The court finds that plaintiff's refusal to answer questions at the first deposition to be egregious. Defendants' motion to compel will therefore be granted, and plaintiff will be required to sit for deposition a second time. Because plaintiff refused to answer the vast majority of the questions asked, the permitted scope of the deposition will be the same as the first, with the exception that counsel for defendants should refrain for asking those few questions plaintiff did answer except as is necessary to provide context for a new question. Plaintiff is warned that if he refuses to answer a question without a valid basis for doing so at the second deposition, sanctions, which could include dismissal of this action, will be imposed.
Finally, defendants seek reimbursement for expenses incurred in bringing their motions to compel. Drs. Petras and Ota seek $1,320. Dr. Liu seeks $900. Under Federal Rule of Civil Procedure 37(a)(5)(A), if a motion to compel is granted:
the court must, after giving an opportunity to be heard, require the party or deponent whose conduct necessitated the motion . . . to pay the movant's reasonable expenses incurred in making the motion, including attorney's fees. But the court must not order this payment if:
(i) the movant filed the motion before attempting in good faith to obtain the disclosure or discovery without court action;
(ii) the opposing party's nondisclosure, response, or objection was substantially justified; or
(iii) other circumstances make an award of expenses unjust.
An award of expenses is warranted here. At the deposition, counsel for defendants repeatedly attempted to gain plaintiff's compliance with rules related to depositions, but plaintiff unrelentingly and unreasonably refused to comply. Follow-up by counsel for defendants after the deposition would have been a waste of time and resources. Further, plaintiff does not suggest in his opposition to defendants' motions that anything counsel for defendants could have said would have made him answer questions. As indicated above, there is no justification for plaintiff's refusal to answer questions and plaintiff fails to point to anything suggesting an award of expenses is unjust.
In accordance with the above, IT IS HEREBY ORDERED that:
1. The motions to compel filed by defendants Dr. Ota and Dr. Petras (ECF No. 63) and defendant Dr. Liu (ECF No. 64) are granted.

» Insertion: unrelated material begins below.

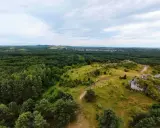 Krajobraz z wapiennymi ostańcami i ścieżkami na tle lasów i miasteczka. Jura Krakowsko-Częstochowska zachwyca zielenią i skalnymi formacjami.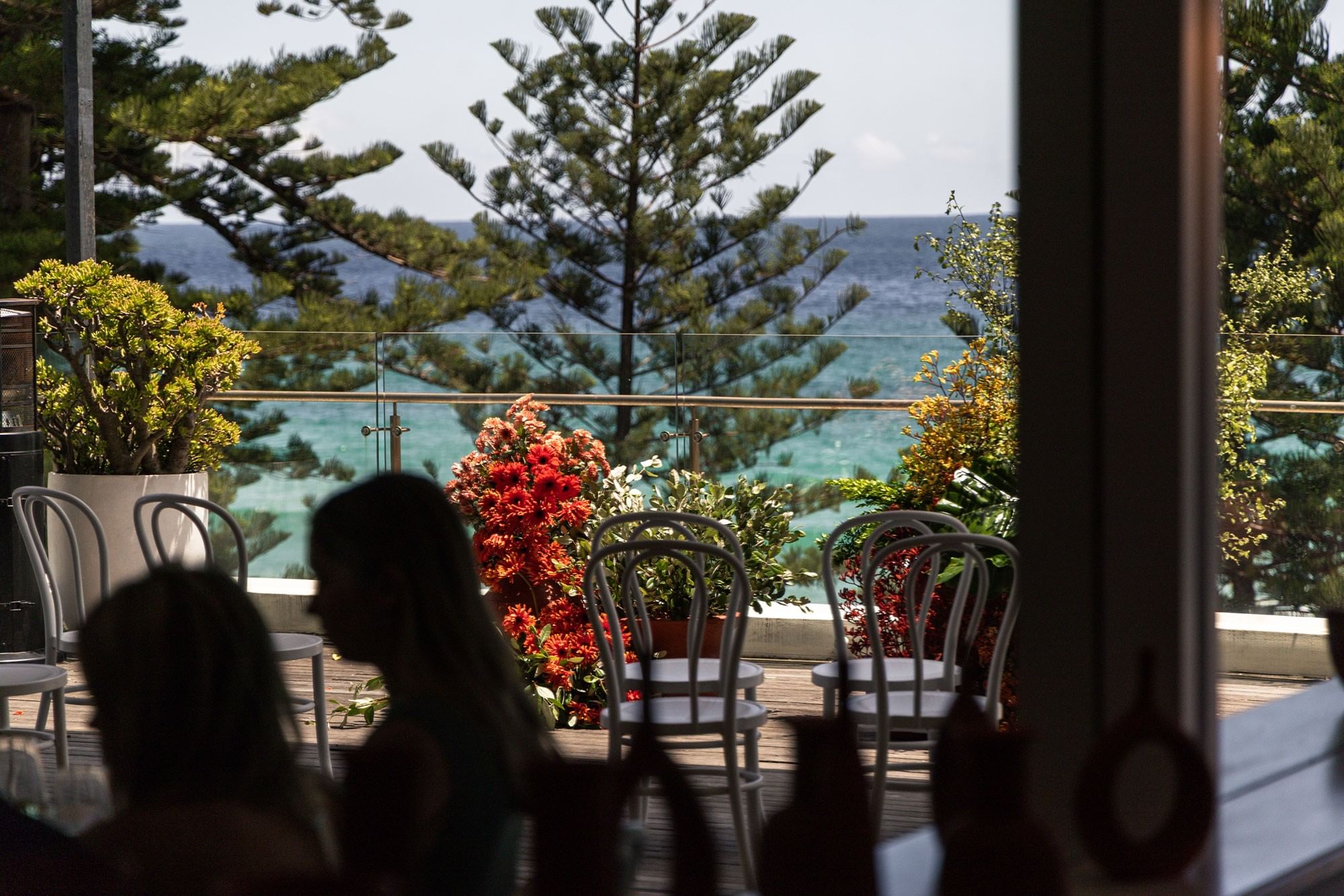 Elysium Manly wedding terrace viewed from inside featuring guests gathered near floral arrangements overlooking the sea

Defendants may depose plaintiff a second time, consistent with the findings made herein, by October 6, 2023. Any motion to compel with respect to the deposition shall be filed no later than November 3, 2023.
2. Defendants' requests for reimbursement of costs associated with bringing their motions to compel are granted. Plaintiff is ordered to pay to counsel for defendants Dr. Ota and Dr. Petras the sum of $1,320 and counsel for defendant Dr. Liu $900. To that end, within 15 days, counsel for defendants shall serve plaintiff with instructions as to where payment should be made. Defendants shall serve a copy of said instructions with the court. Within 30 days of service of those instructions, plaintiff shall make payment upon counsel for defendants and file a certificate with the court indicating that he has done so.